Add your test case and a descriptive docstring for both functions.

def python_mean_attack_per_type(data):
    """
    ...

    >>> pprint(python_mean_attack_per_type(pokemon_box.to_dict("records")))
    {'bug': 25.0,
     'electric': 64.0,
     'fairy': 76.33333333333333,
     'fighting': 99.66666666666667,
     'fire': 99.4,
     'flying': 110.83333333333333,
     'ghost': 88.0,
     'grass': 105.3529411764706,
     'ground': 116.6,
     'normal': 108.0,
     'poison': 121.75,
     'psychic': 114.83333333333333,
     'rock': 84.85714285714286,
     'water': 99.75}
    >>> pprint(python_mean_attack_per_type(pokemon_test.to_dict("records")))
    {'fire': 47.5, 'water': 140.5}
    """
    ...


doctest.run_docstring_examples(python_mean_attack_per_type, globals())

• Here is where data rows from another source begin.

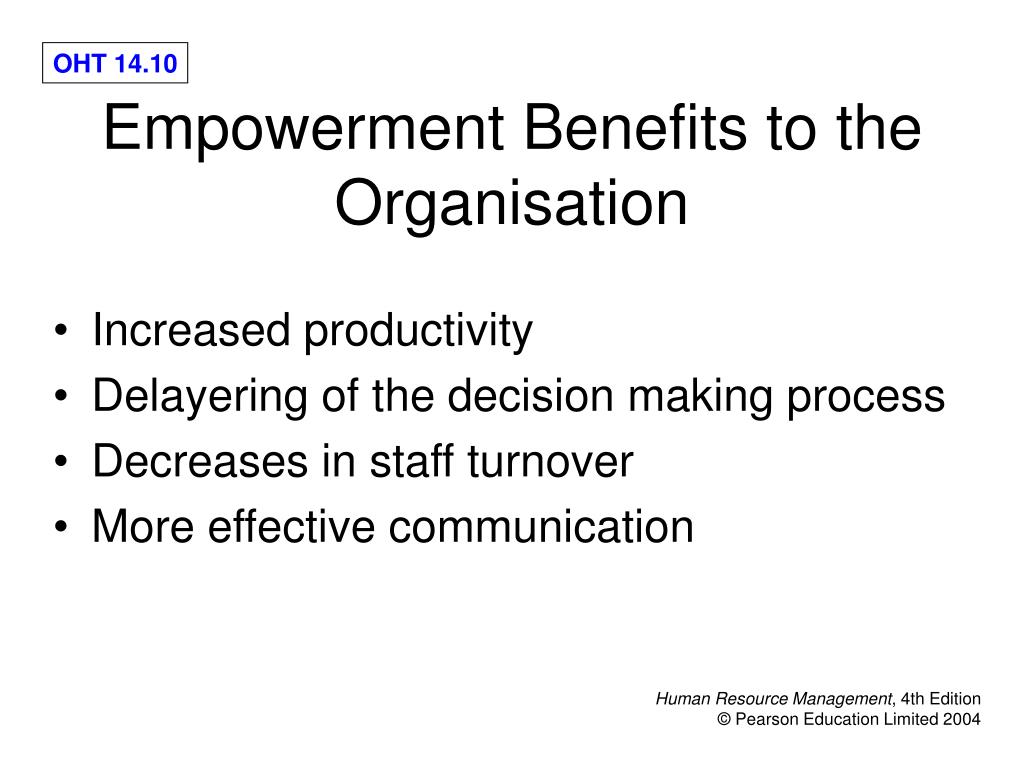 OHT 14.10

Empowerment Benefits to the Organisation

• Increased productivity
• Delayering of the decision making process
• Decreases in staff turnover
• More effective communication

Human Resource Management, 4th Edition
© Pearson Education Limited 2004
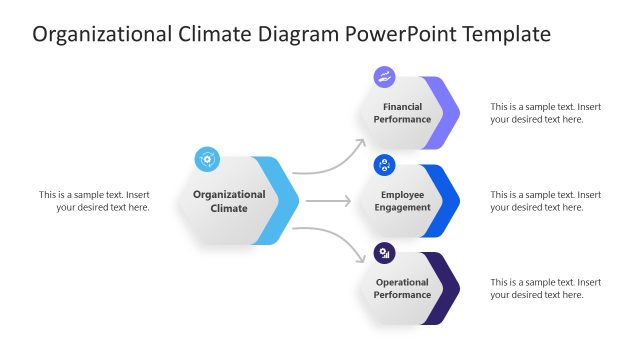 Organizational Climate Diagram PowerPoint Template

This is a sample text. Insert your desired text here.

Organizational Climate

Financial Performance

This is a sample text. Insert your desired text here.

Employee Engagement

This is a sample text. Insert your desired text here.

Operational Performance

This is a sample text. Insert your desired text here.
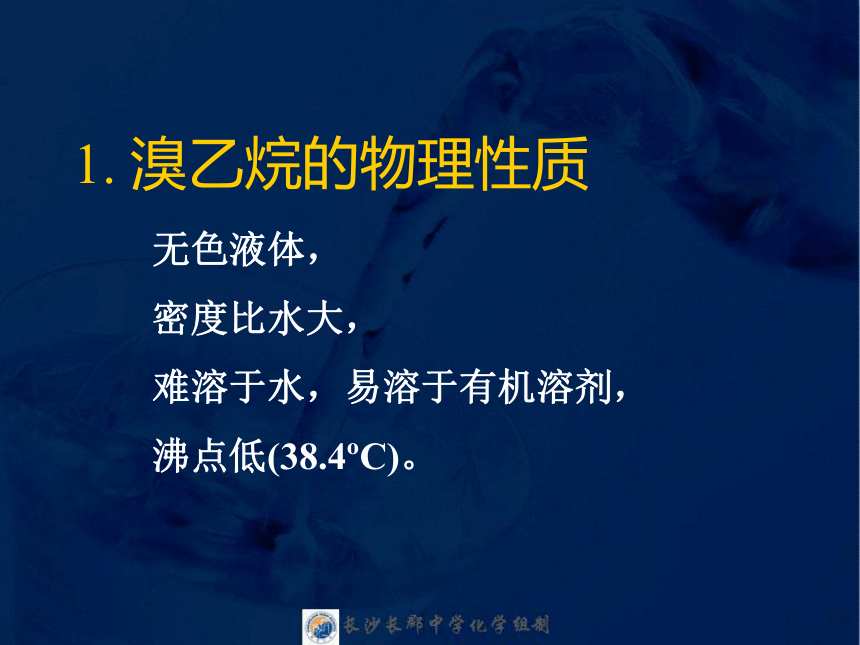 1. 溴乙烷的物理性质

无色液体，

密度比水大，

难溶于水，易溶于有机溶剂，

沸点低(38.4ºC)。

长沙长郡中学化学组制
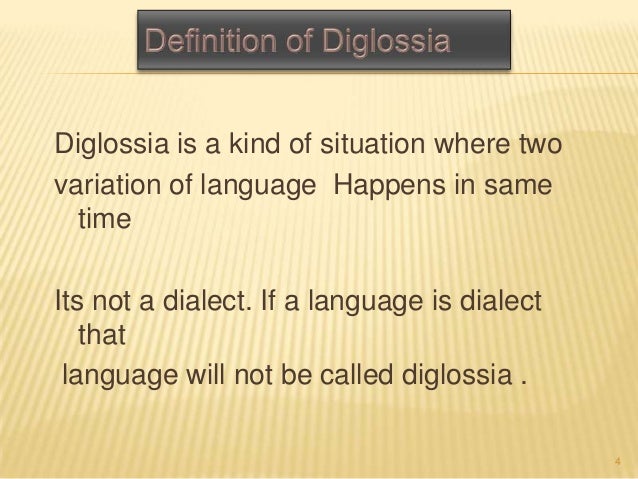 Definition of Diglossia

Diglossia is a kind of situation where two variation of language  Happens in same time

Its not a dialect. If a language is dialect that

language will not be called diglossia .

4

def pandas_mean_attack_per_type(data):
    """
    ...

    >>> pprint(pandas_mean_attack_per_type(pokemon_box))
    {'bug': 25.0,
     'electric': 64.0,
     'fairy': 76.33333333333333,
     'fighting': 99.66666666666667,
     'fire': 99.4,
     'flying': 110.83333333333333,
     'ghost': 88.0,
     'grass': 105.3529411764706,
     'ground': 116.6,
     'normal': 108.0,
     'poison': 121.75,
     'psychic': 114.83333333333333,
     'rock': 84.85714285714286,
     'water': 99.75}
    >>> pprint(pandas_mean_attack_per_type(pokemon_test))
    {'fire': 47.5, 'water': 140.5}
    """
    ...


doctest.run_docstring_examples(pandas_mean_attack_per_type, globals())

Testing¶

test_results = doctest.testmod()
print(test_results)
assert test_results.failed == 0, "There are failed doctests."
assert test_results.attempted >= 36, "Total number of doctests should be at least 36; less than 36 means you did not have three tests per function."